** Set task **
Return verbatim the run of lines that opens with the line holding "What is the measured" and closes with the last line of the records.

########################################

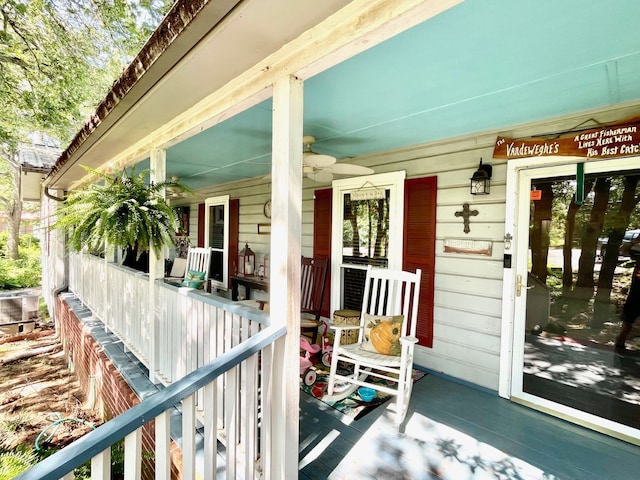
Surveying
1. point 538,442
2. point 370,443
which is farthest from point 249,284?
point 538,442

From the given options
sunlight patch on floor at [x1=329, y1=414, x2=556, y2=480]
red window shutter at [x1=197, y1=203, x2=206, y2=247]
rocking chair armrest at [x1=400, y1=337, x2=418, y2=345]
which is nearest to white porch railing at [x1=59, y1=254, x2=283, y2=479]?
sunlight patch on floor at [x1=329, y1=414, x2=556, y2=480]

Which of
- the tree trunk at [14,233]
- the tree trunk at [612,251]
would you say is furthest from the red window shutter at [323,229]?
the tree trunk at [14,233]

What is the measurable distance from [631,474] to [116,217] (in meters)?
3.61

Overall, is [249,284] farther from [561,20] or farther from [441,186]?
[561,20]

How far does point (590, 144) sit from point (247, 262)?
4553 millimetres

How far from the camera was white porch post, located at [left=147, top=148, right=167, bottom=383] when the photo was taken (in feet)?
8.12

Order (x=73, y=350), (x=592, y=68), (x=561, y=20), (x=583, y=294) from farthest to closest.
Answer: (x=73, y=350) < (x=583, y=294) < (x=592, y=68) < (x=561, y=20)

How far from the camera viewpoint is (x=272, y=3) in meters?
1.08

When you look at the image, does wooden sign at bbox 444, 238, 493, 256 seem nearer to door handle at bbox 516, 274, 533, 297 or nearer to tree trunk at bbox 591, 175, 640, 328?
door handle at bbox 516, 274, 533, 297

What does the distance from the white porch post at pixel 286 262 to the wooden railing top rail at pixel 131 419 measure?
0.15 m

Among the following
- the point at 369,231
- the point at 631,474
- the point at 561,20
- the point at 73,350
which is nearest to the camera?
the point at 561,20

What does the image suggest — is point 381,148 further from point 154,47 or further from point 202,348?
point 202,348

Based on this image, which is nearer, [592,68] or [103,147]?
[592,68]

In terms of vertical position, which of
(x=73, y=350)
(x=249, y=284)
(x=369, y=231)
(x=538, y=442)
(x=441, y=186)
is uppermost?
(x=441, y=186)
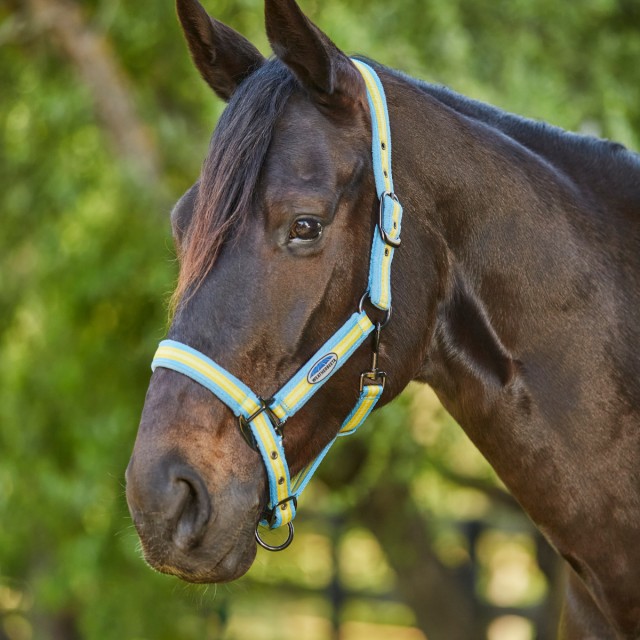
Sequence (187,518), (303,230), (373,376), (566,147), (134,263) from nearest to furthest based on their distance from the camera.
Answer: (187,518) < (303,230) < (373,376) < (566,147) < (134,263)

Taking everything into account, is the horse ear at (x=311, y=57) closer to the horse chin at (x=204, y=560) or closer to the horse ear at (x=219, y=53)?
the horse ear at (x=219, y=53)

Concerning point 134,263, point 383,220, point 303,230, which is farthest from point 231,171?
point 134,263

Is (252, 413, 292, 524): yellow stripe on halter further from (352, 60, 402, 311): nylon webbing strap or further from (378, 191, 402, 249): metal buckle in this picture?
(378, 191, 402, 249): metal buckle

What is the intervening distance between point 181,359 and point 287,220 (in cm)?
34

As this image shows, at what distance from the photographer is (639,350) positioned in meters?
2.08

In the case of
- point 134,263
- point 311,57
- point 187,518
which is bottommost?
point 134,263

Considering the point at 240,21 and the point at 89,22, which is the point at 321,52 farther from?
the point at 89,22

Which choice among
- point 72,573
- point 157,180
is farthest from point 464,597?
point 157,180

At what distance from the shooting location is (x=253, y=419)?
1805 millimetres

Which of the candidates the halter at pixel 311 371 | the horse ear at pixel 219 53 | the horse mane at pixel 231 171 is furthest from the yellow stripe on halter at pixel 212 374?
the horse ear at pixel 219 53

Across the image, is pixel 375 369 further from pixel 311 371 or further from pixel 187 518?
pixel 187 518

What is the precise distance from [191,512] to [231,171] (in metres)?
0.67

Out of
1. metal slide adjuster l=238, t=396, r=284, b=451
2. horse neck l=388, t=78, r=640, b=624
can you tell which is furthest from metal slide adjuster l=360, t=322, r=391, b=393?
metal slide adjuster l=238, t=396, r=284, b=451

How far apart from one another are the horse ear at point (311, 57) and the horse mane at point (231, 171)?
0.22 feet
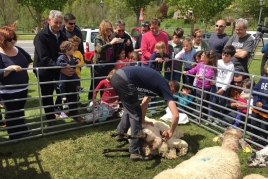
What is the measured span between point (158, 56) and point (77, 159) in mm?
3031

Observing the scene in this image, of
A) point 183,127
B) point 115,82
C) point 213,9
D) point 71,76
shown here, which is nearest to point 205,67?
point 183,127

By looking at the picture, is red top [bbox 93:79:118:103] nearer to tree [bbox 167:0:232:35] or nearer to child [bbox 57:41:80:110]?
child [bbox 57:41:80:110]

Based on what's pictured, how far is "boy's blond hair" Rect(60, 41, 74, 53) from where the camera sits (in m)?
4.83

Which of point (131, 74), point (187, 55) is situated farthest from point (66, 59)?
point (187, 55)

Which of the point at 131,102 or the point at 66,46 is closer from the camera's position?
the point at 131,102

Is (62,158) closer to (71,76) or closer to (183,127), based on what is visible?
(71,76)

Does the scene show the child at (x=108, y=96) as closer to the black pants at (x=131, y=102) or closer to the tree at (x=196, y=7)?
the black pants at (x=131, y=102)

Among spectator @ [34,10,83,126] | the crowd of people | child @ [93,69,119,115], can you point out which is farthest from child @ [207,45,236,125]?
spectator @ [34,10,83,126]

########################################

** Answer to the problem **
What is the measured span between point (158, 56) and point (77, 159) in mm?
3031

Observing the scene in this image, of
A) point 183,127
B) point 115,82
C) point 213,9
D) point 71,76
shown here, which is nearest to point 205,67?
point 183,127

By looking at the picture, is red top [bbox 93:79:118:103] nearer to tree [bbox 167:0:232:35] or nearer to child [bbox 57:41:80:110]?
child [bbox 57:41:80:110]

Based on what's pictured, how far is "boy's blond hair" Rect(60, 41, 74, 53) from where the camera sits (in m)?
4.83

Which of point (131, 74), point (187, 55) is situated farthest from point (66, 59)?
point (187, 55)

Which of the point at 131,102 or the point at 66,46 is closer from the camera's position?
the point at 131,102

Is (62,158) closer to (71,76) or closer to (183,127), based on what is visible?
(71,76)

Does the scene show the child at (x=108, y=96) as closer to the black pants at (x=131, y=102) or closer to the tree at (x=196, y=7)?
the black pants at (x=131, y=102)

Among spectator @ [34,10,83,126] | the crowd of people | child @ [93,69,119,115], can you point out which is farthest from child @ [207,45,236,125]?
spectator @ [34,10,83,126]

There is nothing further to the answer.